Matrix calculus

Layout conventions

The fundamental issue is that the derivative of a vector with respect to a vector, i.e ${\frac {\partial \mathbf {y} }{\partial \mathbf {x} }}$ is often written in two competing ways. If the numerator y is of size m and the denominator x of size n, then the result can be laid out as either an m×n matrix or n × m matrix, i.e. the m elements of y laid out in rows and the n elements of x laid out in columns, or vice versa. This leads to the following possibilities:

Numerator layout

Lay out according to y and $\mathbf {x}^T$ (i.e. contrarily to x). This is sometimes known as the Jacobian formulation. This corresponds to the m×n layout in the previous example, which means that the row number of $\frac {\partial \mathbf {y} }{\partial \mathbf {x} }$ equals to the size of the numerator $ \mathbf {y} $ and the column number of $\frac {\partial \mathbf {y} }{\partial \mathbf {x} }$ equals to the size of $\mathbf {x}^T$.
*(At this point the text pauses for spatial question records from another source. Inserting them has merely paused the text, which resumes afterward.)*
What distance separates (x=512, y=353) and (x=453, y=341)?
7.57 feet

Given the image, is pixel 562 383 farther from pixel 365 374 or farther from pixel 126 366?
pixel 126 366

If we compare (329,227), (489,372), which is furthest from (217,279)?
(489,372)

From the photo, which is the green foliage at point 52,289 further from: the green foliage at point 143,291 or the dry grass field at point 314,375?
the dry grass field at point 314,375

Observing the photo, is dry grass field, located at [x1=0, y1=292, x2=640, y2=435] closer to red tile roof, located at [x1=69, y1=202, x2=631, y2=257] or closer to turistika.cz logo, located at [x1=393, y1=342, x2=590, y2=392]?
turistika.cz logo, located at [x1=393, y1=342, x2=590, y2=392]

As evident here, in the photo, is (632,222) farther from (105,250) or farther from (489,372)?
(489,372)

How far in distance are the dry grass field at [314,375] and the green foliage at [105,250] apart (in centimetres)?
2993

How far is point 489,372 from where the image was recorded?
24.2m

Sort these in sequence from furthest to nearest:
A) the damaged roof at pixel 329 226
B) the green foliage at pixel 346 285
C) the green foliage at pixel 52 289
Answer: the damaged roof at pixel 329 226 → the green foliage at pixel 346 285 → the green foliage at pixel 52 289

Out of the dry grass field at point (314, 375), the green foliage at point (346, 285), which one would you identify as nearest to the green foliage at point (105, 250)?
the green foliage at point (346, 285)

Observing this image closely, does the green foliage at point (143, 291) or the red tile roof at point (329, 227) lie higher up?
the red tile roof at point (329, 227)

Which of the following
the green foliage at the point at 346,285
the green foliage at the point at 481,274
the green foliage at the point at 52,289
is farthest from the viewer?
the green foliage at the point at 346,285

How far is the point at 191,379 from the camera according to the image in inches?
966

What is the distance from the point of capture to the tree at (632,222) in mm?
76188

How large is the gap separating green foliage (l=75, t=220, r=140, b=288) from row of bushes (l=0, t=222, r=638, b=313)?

The derivative of a vector function (a vector whose components are functions)

${\displaystyle \mathbf {y} ={\begin{bmatrix}y_{1}&y_{2}&\cdots &y_{m}\end{bmatrix}}^{\mathsf {T}}}$

, with respect to an input vector,

${\displaystyle \mathbf {x} ={\begin{bmatrix}x_{1}&x_{2}&\cdots &x_{n}\end{bmatrix}}^{\mathsf {T}}}$

, is written (in numerator layout notation) as

\[{\frac {\partial \mathbf {y} }{\partial \mathbf {x} }}={\begin{bmatrix}{\frac {\partial y_{1}}{\partial x_{1}}}&{\frac {\partial y_{1}}{\partial x_{2}}}&\cdots &{\frac {\partial y_{1}}{\partial x_{n}}}\\{\frac {\partial y_{2}}{\partial x_{1}}}&{\frac {\partial y_{2}}{\partial x_{2}}}&\cdots &{\frac {\partial y_{2}}{\partial x_{n}}}\\\vdots &\vdots &\ddots &\vdots \\{\frac {\partial y_{m}}{\partial x_{1}}}&{\frac {\partial y_{m}}{\partial x_{2}}}&\cdots &{\frac {\partial y_{m}}{\partial x_{n}}}\\\end{bmatrix}}\]

Vector-by-vector

In vector calculus, the derivative of a vector function y with respect to a vector x whose components represent a space is known as the pushforward (or differential), or the Jacobian matrix.

The pushforward along a vector function f with respect to vector v in $\mathbf {R}^n$ is given by

\[d\mathbf {f} (\mathbf {v} )=\frac{\partial \mathbf {f} }{\partial \mathbf {v} } d(\mathbf {v} )\]

Hessian Matrix

Suppose $f:\mathbb {R} ^{n}\to \mathbb {R}$ is a function taking as input a vector $\mathbf {x} \in \mathbb {R} ^{n}$ and outputting a scalar $\displaystyle f(\mathbf {x} )\in \mathbb {R}$

Then the hessian matrix H of H is a $n\times n$ matrix:

\[\mathbf {H} _{f}={\begin{bmatrix}{\dfrac {\partial ^{2}f}{\partial x_{1}^{2}}}&{\dfrac {\partial ^{2}f}{\partial x_{1}\,\partial x_{2}}}&\cdots &{\dfrac {\partial ^{2}f}{\partial x_{1}\,\partial x_{n}}}\\[2.2ex]{\dfrac {\partial ^{2}f}{\partial x_{2}\,\partial x_{1}}}&{\dfrac {\partial ^{2}f}{\partial x_{2}^{2}}}&\cdots &{\dfrac {\partial ^{2}f}{\partial x_{2}\,\partial x_{n}}}\\[2.2ex]\vdots &\vdots &\ddots &\vdots \\[2.2ex]{\dfrac {\partial ^{2}f}{\partial x_{n}\,\partial x_{1}}}&{\dfrac {\partial ^{2}f}{\partial x_{n}\,\partial x_{2}}}&\cdots &{\dfrac {\partial ^{2}f}{\partial x_{n}^{2}}}\end{bmatrix}}.\]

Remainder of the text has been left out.